We already knew about Wizards partnering with everyone’s favourite purveyor of coloured plastic bricks thanks to a D&D-themed competition posted to LEGO’s IDEAS website in October. The Danish toy maker asked contestants to submit plans for fantasy-themed LEGO sets that were judged by employees from both companies while also accounting for the public’s opinion.
The winner, announced in early January, was BotlBuild’s Dragon’s Keep: Journey’s End, which features a green dragon perched atop a broken tower as its main attraction. Other features of the build (which may not survive to the final licensed product) include plenty of D&D mainstays - a tavern where the group of Minifig adventurers meet, a basement dungeon housing a Beholder and crypt chockablock with traps and treasure.
We know less about the Converse and Pop-Tarts branding collaborations, though I’ll admit shoeware seems a lot more appetising than dry pastry and sugar - even if it sports some cheeky Goodberry flavour or whatever. The home of the iconic Chuck Taylors has a long history of branded kicks, and there are plenty of former emo kids now in their 30s and 40s who are likely raring to purchase some hi-tops with a dragon on it.

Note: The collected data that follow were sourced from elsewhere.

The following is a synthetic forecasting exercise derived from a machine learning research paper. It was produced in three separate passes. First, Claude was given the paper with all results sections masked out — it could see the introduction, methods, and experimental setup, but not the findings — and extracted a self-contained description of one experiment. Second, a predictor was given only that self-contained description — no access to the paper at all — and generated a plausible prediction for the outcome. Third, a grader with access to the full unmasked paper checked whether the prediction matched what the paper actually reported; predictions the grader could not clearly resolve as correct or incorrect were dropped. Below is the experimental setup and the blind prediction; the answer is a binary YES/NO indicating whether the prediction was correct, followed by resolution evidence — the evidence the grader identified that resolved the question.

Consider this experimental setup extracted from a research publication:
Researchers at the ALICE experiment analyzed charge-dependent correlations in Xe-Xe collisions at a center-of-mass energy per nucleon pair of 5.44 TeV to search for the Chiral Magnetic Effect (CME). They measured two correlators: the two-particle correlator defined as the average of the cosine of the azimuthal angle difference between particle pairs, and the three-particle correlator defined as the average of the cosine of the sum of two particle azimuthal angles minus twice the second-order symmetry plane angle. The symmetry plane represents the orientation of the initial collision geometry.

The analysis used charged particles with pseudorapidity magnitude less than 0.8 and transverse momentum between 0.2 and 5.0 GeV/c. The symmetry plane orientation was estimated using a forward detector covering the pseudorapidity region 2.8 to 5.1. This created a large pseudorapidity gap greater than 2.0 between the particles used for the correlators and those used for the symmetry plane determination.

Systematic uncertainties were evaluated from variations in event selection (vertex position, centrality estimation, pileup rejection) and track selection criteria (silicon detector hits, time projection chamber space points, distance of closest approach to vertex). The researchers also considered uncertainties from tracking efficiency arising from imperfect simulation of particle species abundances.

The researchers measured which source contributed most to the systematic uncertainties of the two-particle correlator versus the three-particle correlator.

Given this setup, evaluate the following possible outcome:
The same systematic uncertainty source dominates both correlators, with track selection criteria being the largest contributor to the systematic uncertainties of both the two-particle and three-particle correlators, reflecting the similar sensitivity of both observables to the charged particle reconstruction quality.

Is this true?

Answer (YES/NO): NO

Too bad the son of Gary Gygax, D&D’s co-creator, beat Wizards of the Coast to the punch with his own upcoming line of fantasy-themed lifestyle clothing, which includes two shoe designs. Lucion “Luke” Gygax unveiled the G20 brand in November of last year and pushed a pair of basketball-style sneakers, one with a red dragon emblazoned across the side while the other sported an elf wizard illustrated by Erol Otus of early TSR fame.

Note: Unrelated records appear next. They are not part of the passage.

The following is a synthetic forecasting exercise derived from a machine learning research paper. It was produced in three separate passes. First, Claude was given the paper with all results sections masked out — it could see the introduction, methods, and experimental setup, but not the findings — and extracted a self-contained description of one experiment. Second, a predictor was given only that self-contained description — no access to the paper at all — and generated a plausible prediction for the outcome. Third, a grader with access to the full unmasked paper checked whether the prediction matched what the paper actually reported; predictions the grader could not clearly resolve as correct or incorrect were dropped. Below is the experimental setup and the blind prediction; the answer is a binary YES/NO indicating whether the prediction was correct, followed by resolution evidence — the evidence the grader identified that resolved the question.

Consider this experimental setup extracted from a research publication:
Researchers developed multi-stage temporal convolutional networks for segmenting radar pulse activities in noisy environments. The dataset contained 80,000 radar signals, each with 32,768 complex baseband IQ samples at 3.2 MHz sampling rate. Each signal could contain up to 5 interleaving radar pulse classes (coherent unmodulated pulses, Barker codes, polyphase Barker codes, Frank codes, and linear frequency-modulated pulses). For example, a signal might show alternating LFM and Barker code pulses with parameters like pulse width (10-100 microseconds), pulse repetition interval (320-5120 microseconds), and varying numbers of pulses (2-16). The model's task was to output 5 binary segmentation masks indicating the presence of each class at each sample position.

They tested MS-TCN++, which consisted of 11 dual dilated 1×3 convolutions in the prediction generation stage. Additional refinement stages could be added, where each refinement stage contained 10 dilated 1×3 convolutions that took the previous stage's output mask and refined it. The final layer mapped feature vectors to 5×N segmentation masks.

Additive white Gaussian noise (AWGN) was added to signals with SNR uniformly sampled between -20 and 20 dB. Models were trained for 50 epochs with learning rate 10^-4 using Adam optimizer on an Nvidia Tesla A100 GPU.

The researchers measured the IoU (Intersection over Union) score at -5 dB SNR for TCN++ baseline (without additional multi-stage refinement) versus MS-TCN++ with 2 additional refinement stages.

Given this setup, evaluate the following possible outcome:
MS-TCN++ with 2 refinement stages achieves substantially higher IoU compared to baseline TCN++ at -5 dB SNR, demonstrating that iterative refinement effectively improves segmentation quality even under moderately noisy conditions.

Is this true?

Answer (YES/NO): NO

All three of these upcoming collaborations, regardless of quality, align with Hasbro CEO Chris Cocks’ vision of promoting D&D as a brand as much as - or perhaps more than - a tabletop RPG. The massive toy maker’s consistently flagging sales have been vaguely propped up by sales of D&D and Magic: The Gathering, leading C-suite leadership and executives to promise shareholders constant value from its one golden goose - even if that means slapping a logo on nutrient-devoid “breakfast” treats.